◆ **What the task asks**: From the passage about Morrissey and Warhol, return the stretch from "Here’s what he" through "a movie camera.", copied word for word.
**** Supplied passage ****
So I think I got it right and this movie is a sad document of repression far weirder than the norm. Let’s move on.

Yeah, so if you didn’t know, there is an Andy Warhol connection here. The movie was originally released as “Andy Warhol’s Frankenstein” because he had some small amount of money in it and consented to the use of his name for promotion. But that’s about it for his involvement. Morrissey had been ghost director for Warhol’s various experimental films, and then was in charge of film production for “The Factory,” Warhol’s half-baked all-purpose culture operation -slash- poser party. This movie, made in Europe, marks the start of Morrissey’s complete artistic independence from Warhol.

Naturally it’s tempting to explain the movie’s disorienting is-it-camp-or-not tone as an extension of Warhol’s brand of faux-naif faux-art, but this turns out not to lead us anywhere because in the commentary Morrissey claims full responsibility for the Warhol films:

I borrowed from those early experiments, that’s for sure, but that aesthetic, it’s just something peculiar to me. There was no other person involved in the making of the films. The producer, Andy, certainly was involved in the sense that he wanted an undirected film, which I would be gradually evolving away from, but certainly for a year or more I did something like an undirected film. But his ideas were so simple that they didn’t have… you had to try to analyze them yourself and figure what they might be. But if you knew Andy, you knew that he didn’t have many ideas.

Here’s what he says about acting:

My objection to so many American movies [is] this dreadful idea that an actor is a good actor if he’s incredibly sincere in front of a camera, if he really lives the part, means the part… all this garbage idea about acting which is really the worst kind of acting. I think the most important thing in acting is it look natural and it be the evidence of a very distinctive personality who is getting the chance to be in front of a movie camera.
**** Stored data ****
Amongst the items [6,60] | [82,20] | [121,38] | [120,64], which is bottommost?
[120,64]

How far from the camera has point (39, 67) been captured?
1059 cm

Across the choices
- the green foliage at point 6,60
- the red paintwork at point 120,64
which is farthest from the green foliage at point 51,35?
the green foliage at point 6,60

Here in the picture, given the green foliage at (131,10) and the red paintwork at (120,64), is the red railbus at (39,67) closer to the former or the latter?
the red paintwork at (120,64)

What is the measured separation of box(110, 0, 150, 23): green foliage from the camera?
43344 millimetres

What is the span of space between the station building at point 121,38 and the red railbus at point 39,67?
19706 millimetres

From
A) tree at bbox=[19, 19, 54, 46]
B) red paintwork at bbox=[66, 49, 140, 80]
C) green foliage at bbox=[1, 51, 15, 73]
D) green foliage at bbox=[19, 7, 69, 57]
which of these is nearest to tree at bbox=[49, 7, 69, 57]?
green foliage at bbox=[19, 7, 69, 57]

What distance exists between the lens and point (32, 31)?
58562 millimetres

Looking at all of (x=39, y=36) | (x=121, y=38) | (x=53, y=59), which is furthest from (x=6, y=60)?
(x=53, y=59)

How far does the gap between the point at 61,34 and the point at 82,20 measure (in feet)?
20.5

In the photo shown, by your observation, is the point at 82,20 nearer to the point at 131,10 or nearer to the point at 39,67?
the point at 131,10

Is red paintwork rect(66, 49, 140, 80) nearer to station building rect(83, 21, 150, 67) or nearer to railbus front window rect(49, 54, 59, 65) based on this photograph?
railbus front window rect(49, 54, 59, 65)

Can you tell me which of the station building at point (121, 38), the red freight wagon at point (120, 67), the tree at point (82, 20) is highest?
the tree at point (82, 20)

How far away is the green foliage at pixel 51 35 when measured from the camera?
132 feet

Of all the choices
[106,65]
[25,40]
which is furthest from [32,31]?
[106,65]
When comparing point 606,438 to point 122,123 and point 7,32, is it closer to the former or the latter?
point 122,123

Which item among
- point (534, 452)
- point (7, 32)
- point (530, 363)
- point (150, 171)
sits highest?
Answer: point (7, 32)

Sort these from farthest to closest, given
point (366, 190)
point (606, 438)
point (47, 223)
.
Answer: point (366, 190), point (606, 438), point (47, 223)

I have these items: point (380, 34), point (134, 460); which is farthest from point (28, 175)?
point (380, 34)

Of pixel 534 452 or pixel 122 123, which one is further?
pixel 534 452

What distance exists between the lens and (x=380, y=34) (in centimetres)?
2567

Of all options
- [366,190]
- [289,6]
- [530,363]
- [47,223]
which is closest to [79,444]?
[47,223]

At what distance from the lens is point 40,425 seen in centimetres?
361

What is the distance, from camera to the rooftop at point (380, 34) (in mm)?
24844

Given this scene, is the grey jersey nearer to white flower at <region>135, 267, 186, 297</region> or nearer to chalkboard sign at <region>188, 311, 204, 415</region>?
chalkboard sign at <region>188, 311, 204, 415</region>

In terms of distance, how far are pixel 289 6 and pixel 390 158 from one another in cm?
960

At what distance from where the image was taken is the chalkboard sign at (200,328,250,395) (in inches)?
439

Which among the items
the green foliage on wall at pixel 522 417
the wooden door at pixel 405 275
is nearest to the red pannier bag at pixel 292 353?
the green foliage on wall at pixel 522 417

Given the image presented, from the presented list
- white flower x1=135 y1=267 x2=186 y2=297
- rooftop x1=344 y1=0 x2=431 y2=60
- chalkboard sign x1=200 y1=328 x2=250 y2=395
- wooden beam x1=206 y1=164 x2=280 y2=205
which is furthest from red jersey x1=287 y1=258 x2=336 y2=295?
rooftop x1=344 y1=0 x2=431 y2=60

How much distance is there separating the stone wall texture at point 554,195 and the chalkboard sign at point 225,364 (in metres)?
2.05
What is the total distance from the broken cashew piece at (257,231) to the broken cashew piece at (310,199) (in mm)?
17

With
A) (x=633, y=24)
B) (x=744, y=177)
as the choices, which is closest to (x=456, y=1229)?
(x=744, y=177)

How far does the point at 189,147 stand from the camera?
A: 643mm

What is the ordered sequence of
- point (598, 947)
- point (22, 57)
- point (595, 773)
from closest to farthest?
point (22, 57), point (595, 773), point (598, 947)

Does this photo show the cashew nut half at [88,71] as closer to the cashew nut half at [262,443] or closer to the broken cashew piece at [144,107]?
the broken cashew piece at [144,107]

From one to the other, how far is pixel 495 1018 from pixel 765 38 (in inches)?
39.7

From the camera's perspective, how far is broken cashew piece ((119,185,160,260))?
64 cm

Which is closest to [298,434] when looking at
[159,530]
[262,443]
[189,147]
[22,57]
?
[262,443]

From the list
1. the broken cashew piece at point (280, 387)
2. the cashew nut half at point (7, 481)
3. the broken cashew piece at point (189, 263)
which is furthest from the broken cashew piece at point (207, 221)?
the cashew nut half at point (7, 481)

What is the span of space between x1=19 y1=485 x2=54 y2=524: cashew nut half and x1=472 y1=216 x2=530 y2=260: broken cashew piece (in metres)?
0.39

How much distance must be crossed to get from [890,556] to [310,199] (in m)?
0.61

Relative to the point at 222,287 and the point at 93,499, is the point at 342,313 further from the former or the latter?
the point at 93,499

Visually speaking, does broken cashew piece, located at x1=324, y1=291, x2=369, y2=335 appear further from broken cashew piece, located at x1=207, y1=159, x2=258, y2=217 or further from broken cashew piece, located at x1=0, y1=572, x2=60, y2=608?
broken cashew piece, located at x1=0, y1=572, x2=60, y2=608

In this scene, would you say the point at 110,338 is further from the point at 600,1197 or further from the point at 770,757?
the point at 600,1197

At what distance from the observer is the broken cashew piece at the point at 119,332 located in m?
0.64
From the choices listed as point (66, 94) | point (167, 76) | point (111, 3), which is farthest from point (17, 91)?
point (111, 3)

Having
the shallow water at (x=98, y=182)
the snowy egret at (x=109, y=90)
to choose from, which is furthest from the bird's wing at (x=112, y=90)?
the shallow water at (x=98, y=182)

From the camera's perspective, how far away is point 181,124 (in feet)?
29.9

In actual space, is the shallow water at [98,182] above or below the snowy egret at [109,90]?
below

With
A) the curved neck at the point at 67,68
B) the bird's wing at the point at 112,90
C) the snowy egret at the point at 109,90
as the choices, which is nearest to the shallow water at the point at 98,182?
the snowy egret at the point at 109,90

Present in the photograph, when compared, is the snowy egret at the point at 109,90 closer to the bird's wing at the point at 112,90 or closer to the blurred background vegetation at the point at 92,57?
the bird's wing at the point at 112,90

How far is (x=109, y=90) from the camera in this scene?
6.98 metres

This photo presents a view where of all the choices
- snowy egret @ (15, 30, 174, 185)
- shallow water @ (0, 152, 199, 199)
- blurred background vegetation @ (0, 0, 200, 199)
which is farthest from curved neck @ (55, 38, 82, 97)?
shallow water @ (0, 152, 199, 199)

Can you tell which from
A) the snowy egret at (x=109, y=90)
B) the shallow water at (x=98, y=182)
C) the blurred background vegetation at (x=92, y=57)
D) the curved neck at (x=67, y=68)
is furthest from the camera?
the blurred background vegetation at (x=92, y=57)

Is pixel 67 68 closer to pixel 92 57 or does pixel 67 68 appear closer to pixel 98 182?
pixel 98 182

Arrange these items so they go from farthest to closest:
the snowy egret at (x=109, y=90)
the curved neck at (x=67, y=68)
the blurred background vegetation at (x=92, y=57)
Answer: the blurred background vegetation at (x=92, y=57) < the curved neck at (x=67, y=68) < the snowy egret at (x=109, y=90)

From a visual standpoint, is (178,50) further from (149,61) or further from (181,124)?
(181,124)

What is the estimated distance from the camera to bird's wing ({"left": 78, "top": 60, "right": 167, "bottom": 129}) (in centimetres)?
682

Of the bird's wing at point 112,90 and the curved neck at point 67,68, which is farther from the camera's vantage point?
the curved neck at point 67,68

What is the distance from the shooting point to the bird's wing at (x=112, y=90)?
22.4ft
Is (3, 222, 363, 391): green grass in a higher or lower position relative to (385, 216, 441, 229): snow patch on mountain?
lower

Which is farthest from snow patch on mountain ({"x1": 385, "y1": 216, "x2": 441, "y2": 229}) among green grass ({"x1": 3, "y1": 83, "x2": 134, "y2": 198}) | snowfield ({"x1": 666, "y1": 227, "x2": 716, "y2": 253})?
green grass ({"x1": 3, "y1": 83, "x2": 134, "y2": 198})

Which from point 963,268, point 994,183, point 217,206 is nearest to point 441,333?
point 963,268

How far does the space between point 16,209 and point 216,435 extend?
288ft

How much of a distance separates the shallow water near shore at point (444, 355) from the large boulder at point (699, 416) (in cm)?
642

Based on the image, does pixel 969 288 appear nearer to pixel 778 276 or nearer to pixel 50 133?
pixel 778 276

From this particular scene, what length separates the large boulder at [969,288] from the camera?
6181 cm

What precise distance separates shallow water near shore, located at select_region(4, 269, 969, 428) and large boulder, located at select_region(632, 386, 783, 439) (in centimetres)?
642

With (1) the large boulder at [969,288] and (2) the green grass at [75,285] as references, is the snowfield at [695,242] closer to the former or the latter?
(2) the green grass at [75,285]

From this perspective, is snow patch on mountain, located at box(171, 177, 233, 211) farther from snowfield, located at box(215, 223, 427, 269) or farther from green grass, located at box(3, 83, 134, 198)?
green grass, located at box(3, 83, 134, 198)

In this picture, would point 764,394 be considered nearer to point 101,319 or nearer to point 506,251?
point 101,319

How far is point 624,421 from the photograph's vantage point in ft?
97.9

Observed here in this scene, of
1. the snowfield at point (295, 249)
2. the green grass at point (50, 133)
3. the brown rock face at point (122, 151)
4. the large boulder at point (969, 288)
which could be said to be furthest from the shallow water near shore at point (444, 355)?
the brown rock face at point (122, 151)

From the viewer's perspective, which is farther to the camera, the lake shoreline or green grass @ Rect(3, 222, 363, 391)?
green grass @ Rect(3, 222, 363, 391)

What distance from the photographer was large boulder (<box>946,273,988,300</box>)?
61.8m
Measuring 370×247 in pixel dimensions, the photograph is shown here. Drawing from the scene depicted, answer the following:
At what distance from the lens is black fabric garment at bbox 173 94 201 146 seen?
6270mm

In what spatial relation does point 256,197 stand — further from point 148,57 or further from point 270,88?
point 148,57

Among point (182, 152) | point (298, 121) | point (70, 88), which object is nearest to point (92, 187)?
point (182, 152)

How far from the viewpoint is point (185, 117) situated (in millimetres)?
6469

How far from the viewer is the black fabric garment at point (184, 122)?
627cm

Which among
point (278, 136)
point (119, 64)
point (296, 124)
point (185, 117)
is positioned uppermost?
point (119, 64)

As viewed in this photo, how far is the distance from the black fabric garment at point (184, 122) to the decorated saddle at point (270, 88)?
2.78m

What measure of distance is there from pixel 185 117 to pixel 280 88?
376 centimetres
****
◆ **Written response**:
Here’s what he says about acting:

My objection to so many American movies [is] this dreadful idea that an actor is a good actor if he’s incredibly sincere in front of a camera, if he really lives the part, means the part… all this garbage idea about acting which is really the worst kind of acting. I think the most important thing in acting is it look natural and it be the evidence of a very distinctive personality who is getting the chance to be in front of a movie camera.